Il sultanato risulta essere una delle migliori civiltà per i boom grazie alla sua abilità nelle ricerche, gli elefanti si rivelano essere ottimi in scontri con poche unità grazie alla loro capacità di ricevere molti colpi prima di morire ma perdono estremamente di efficacia nelle battaglie su larga scala soprattutto per il loro prezzo esorbitante. La possibilità di creare monaci prima delle altre civiltà apre la strada al sultanato per una vittoria sacra che lascerà spiazzati i nemici meno preparati ma ciò nonostante risultano ancora una civiltà troppo difficile da giocare rispetto alle altre per i bonus che se ne ricavano dandogli una solida posizione in B tier e rendendola una delle civiltà meno consigliate ai novizi del genere. 

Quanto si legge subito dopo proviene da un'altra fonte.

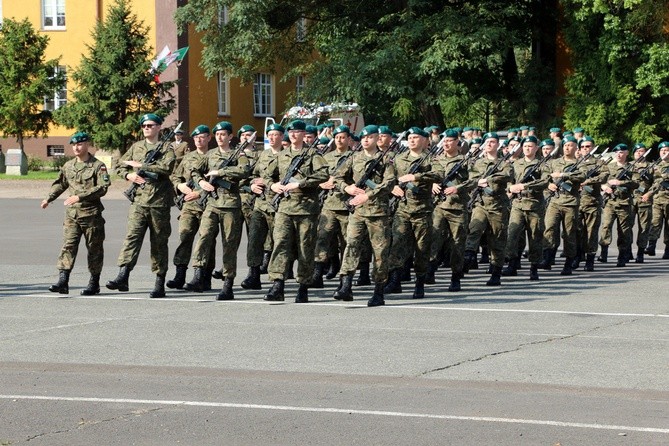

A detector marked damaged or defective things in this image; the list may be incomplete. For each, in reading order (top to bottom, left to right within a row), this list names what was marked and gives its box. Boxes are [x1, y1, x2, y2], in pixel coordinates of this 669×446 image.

pavement crack [414, 318, 640, 376]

Il Sacro Romano Impero (B/C Tier)

Sfortunatamente per tutti i fan del buon HRE in queste prime fasi di Age of Empires 4 risulta essere una delle civiltà, se non la civiltà peggiore in assoluto. Estremamente deboli nell’età feudale possono contare sulla loro fanteria per sopravvivere fino all’età dei castelli e cercare di guadagnare vantaggio grazie alla loro cattedrale, solo se si riescono a portare tre reliquie al suo interno, alcuni matchup favorevoli come contro Dheli ci sono ma il problema maggiore del HRE è la sua mancanza di mobilità della fanteria che risulta in un terribile svantaggio contro civiltà più popolari come gli inglesi o francesi, risulta quindi essere una civiltà mono TC (town center) che tenta di guadagnare dallo spam di Man-at-Arms. Sconsigliata per i novizi soprattutto per i suoi terribili matchup contro i signori del meta risulta essere l’unica civiltà in bilico tra un B tier ed un C tier. 

I Mongoli (S Tier)

La flessibilità nel gameplay rende i Mongoli una delle migliori civiltà in assoluto in Age of Empires 4. Grazie alla loro flessibilità possono variare da un ram push ad un Mangudai spam in men che non si dica. Ottimi in tutte le modalità di gioco e in tutte le tipologie di mappe possono prendere il posto di un early aggro pusher con la loro creazione raddoppiata di unità o possono diventare dei frustranti nemici da gestire se non si è in grado di murare la propria città grazie ai raid di Mangudai atti a decimare la popolazione nemica. Grande debolezza dei Mongoli però risiede nella loro difesa completamente inesistente, essendo una civiltà incapace di creare alcuna struttura difensiva al di fuori degli avamposti risulteranno davvero ostici nelle prime partite da gestire e controllare, ma in mani esperte possono risultare difficili da gestire quanto i francesi rendendola una civiltà degna della sua posizione in S tier e signora del meta ad alti livelli. 

Rusiani (S/A Tier)

I Rus sono l’ultima civiltà rimasta da analizzare nel gioco, ottimi in tutte le fasi di gioco ed anche nelle mappe ibride risultano in una ottima civiltà. Dipendenti dal RNG della mappa nella creazione di luoghi per la caccia i Rus sono capaci di avere una fortissima economia anche nelle prime fasi di gioco, le loro barche da pesca non devono tornare al porto per consegnare le risorse e possono essere tramutate in barche militari andando ad intaccare il conteggio della popolazione in minor modo rispetto a tutte le altre civiltà. Il loro gameplay non è adattissimo ai novizi poiché richiederà molto controllo nel micro quanto nel macro ma con la giusta pratica i Rusiani possono divenire una delle migliore civiltà al pari dei francesi e mongoli, essendo anche forniti di un ottimo late game si assestano in una posizione mediana tra la S tier e la A tier. 

Allora cosa ne pensate di Age of Empires 4? Ci state giocando? Vi ricordiamo anche che è presente all’interno del catalogo Game Pass Xbox.